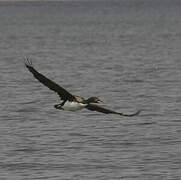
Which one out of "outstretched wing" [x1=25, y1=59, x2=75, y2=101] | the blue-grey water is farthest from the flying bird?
the blue-grey water

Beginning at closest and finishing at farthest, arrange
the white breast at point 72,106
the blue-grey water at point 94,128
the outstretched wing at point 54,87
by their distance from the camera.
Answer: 1. the outstretched wing at point 54,87
2. the white breast at point 72,106
3. the blue-grey water at point 94,128

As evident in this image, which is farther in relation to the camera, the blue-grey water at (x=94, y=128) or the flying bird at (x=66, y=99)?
the blue-grey water at (x=94, y=128)

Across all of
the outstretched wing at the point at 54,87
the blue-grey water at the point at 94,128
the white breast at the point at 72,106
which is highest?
the outstretched wing at the point at 54,87

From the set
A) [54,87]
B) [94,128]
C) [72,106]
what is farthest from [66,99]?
[94,128]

_Exercise description_: Rewrite the records above, switching "flying bird" to "bird in flight" wherever it occurs and changing nothing else. Leave the pictures out of your answer.

_Exercise solution_:
Which one out of "outstretched wing" [x1=25, y1=59, x2=75, y2=101] | the blue-grey water is farthest from the bird in flight?
the blue-grey water

Beginning at closest and finishing at farthest, arrange
the white breast at point 72,106
the blue-grey water at point 94,128
the outstretched wing at point 54,87
by their distance from the camera.
Answer: 1. the outstretched wing at point 54,87
2. the white breast at point 72,106
3. the blue-grey water at point 94,128

As evident in this image, which is farther in relation to the camera, the blue-grey water at (x=94, y=128) or the bird in flight at (x=66, y=99)?
the blue-grey water at (x=94, y=128)

Across all of
the outstretched wing at the point at 54,87
the blue-grey water at the point at 94,128
the white breast at the point at 72,106
which is highest?
the outstretched wing at the point at 54,87

From the set
A) [54,87]
B) [94,128]
C) [72,106]
what is farthest from [66,99]?
[94,128]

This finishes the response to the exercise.